As she pondered this, the movie continued. The starlet’s funeral. The brother thrashed his hand against his steering wheel. Night was falling, and rain slicked the buildings.

Now they were at the producer’s house. The man playing the Big Sip looked strong and prosperous. In the scene, his wife straightened his tie. As she laughed, her hair fell back, revealing a beauty mark just to the outside of her left eye.

A mole. Just like the neighbor’s mole. Carol. Carol hadn’t lived next door long. Carol would have had easy access to the Stroden mansion.

In the film, the screenwriter drove the streets in a fury, rain pounding on the car, the windshield wipers unable to keep up. Still to come was the scene with the poisoned drink.

“Did the producer’s wife have a mole by her eye in real life?” Joanna asked.

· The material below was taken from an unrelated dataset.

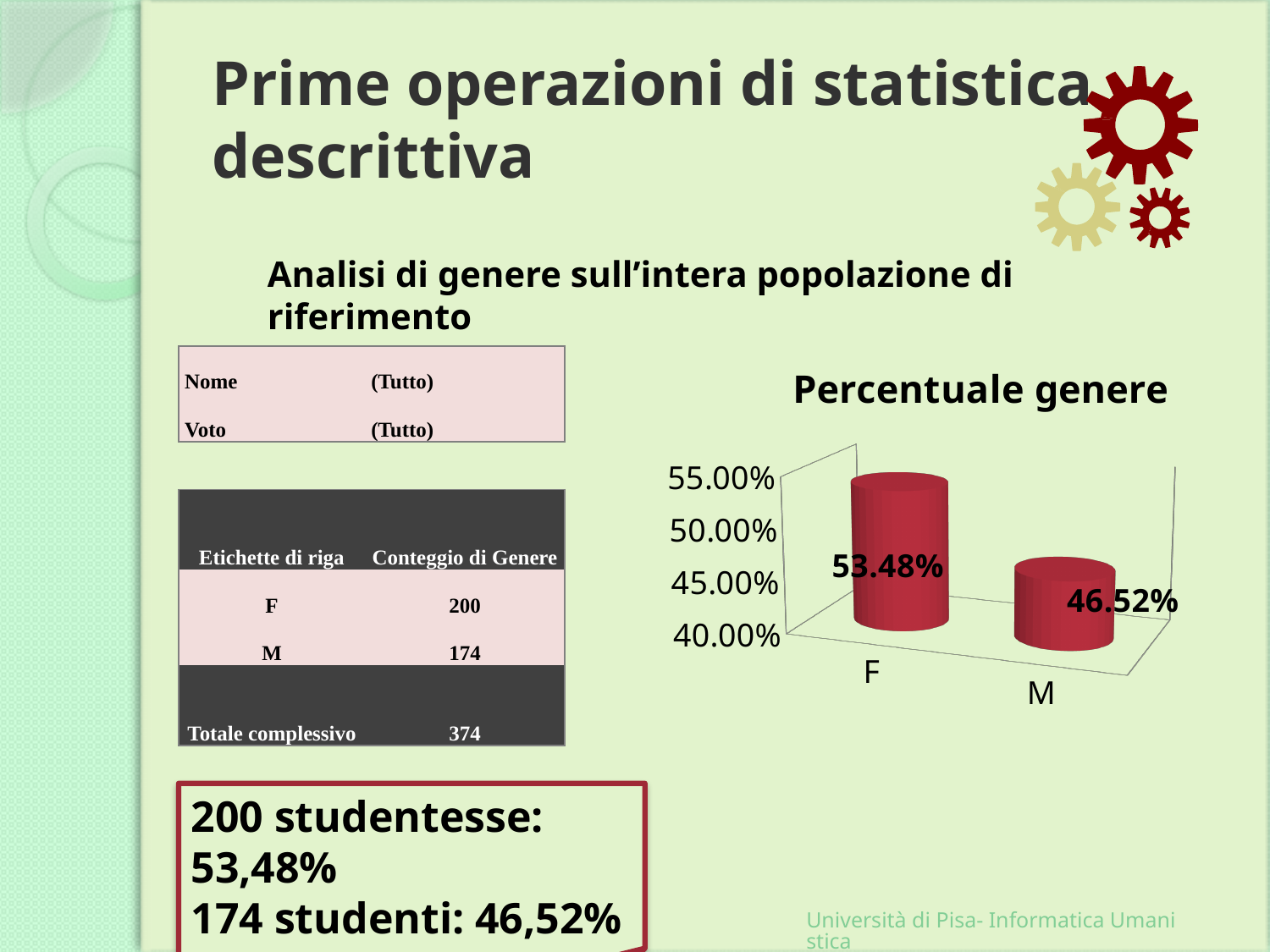
Which category has the highest value in the chart? F What is the difference between the values for F and M in the chart? 6.96% Which is larger in the chart, the value for F or the value for M? F Is the value for F greater or less than 50.00%? greater What is the value for M in the chart? 46.52% What is the value for F in the chart? 53.48% Which category has the lowest value in the chart? M Do the values rise or fall from F to M along the x axis? fall How many categories are shown on the x axis of the chart? 2 What kind of chart is shown under the title "Percentuale genere"? bar chart What is the title of the chart? Percentuale genere Is the value for M greater or less than 50.00%? less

“What?” Callie swiveled her head toward Joanna. “You ask that now?”

“I don’t know,” Mary Pat said.

“In fact,” Howard said, “she did. Like I said, the screenwriter insisted on every detail. He’d convinced the director it was the only way to bring the film to life. I remember the props gal complaining, because they had to have camellias in the vases even though we were filming in summer and they were out of season.”

It was Carol. Carol was Meredith Sipriano. Joanna stood up so fast, she tipped over the table next to her, sending her martini glass to the carpet. She had to call the police.

A quiver in the shaft of light through the crack in the curtains caught her attention. Feet, clad in brand new hiking sandals.

The skin on her back prickled from her skull to the seat of her skirt. And she smelled smoke.